As described in the Basis for qualified opinion on other matters prescribed by the Companies Act 2006 section of out report, we have concluded that a material misstatement of the other information exists.
Opinion on other matters prescribed by the Companies Act 2006
In our opinion, based on the work undertaken in the course of the audit:
· | the information given in the strategic report and the directors’ report for the financial year for which the financial statements are prepared is consistent with the financial statements; and |
· | the strategic report and the directors’ report have been prepared in accordance with applicable legal requirements. |
Matters on which we are required to report by exception
Except for the material misstatement described in the Basis for qualified opinion on other matters prescribed by the Companies Act 2006 section of our report, in the light of the knowledge and understanding of the group and parent company and their environment obtained in the course of the audit, we have not identified material misstatements in the strategic report or the directors’ report.
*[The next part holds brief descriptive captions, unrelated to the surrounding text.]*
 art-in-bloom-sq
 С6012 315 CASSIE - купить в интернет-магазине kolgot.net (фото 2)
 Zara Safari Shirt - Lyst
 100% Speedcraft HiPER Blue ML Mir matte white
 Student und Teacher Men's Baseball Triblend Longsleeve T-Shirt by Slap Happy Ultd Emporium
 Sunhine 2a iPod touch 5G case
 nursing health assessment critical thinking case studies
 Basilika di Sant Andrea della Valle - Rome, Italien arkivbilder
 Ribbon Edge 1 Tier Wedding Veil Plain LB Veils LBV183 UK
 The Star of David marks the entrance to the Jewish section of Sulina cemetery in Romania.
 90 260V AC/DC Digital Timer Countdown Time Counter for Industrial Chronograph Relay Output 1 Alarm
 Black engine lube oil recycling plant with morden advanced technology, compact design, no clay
Arising solely from the basis for qualified opinion paragraph referred to above :
• | we have not received all the information and explanations we require for our audit; and |
• | We were unable to determine whether adequate accounting records have not been kept by the subsidiary Edenville International (Tanzania) Limited |
We have nothing to report in respect of the following matters in relation to which the Companies Act 2006 requires us to report to you if, in our opinion:
· | adequate accounting records have not been kept, or returns adequate for our audit have not been received from branches not visited by us; or |
· | the parent company financial statements are not in agreement with the accounting records and returns; or |
· | certain disclosures of directors’ remuneration specified by law are not made; or |
Responsibilities of directors
As explained more fully in the statement of directors’ responsibilities, the directors are responsible for the preparation of the group and parent company financial statements and for being satisfied that they give a true and fair view, and for such internal control as the directors determine is necessary to enable the preparation of financial statements that are free from material misstatement, whether due to fraud or error.
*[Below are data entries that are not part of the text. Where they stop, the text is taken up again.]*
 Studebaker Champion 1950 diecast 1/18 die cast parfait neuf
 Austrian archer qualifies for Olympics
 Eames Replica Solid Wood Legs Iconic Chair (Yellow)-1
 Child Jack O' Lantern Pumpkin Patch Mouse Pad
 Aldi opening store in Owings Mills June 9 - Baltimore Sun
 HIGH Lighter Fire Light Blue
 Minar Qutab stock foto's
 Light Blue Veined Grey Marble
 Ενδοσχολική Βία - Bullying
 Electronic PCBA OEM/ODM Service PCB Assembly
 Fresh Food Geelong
In preparing the group and parent company financial statements, the directors are responsible for assessing the group and the parent company’s ability to continue as a going concern, disclosing, as applicable, matters related to going concern and using the going concern basis of accounting unless the directors either intend to liquidate the group or the parent company or to cease operations, or have no realistic alternative but to do so.
Auditor’s responsibilities for the audit of the financial statements
Our objectives are to obtain reasonable assurance about whether the financial statements as a whole are free from material misstatement, whether due to fraud or error, and to issue an auditor’s report that includes our opinion. Reasonable assurance is a high level of assurance but is not a guarantee that an audit conducted in accordance with ISAs (UK) will always detect a material misstatement when it exists. Misstatements can arise from fraud or error and are considered material if, individually or in the aggregate, they could reasonably be expected to influence the economic decisions of users taken on the basis of these financial statements.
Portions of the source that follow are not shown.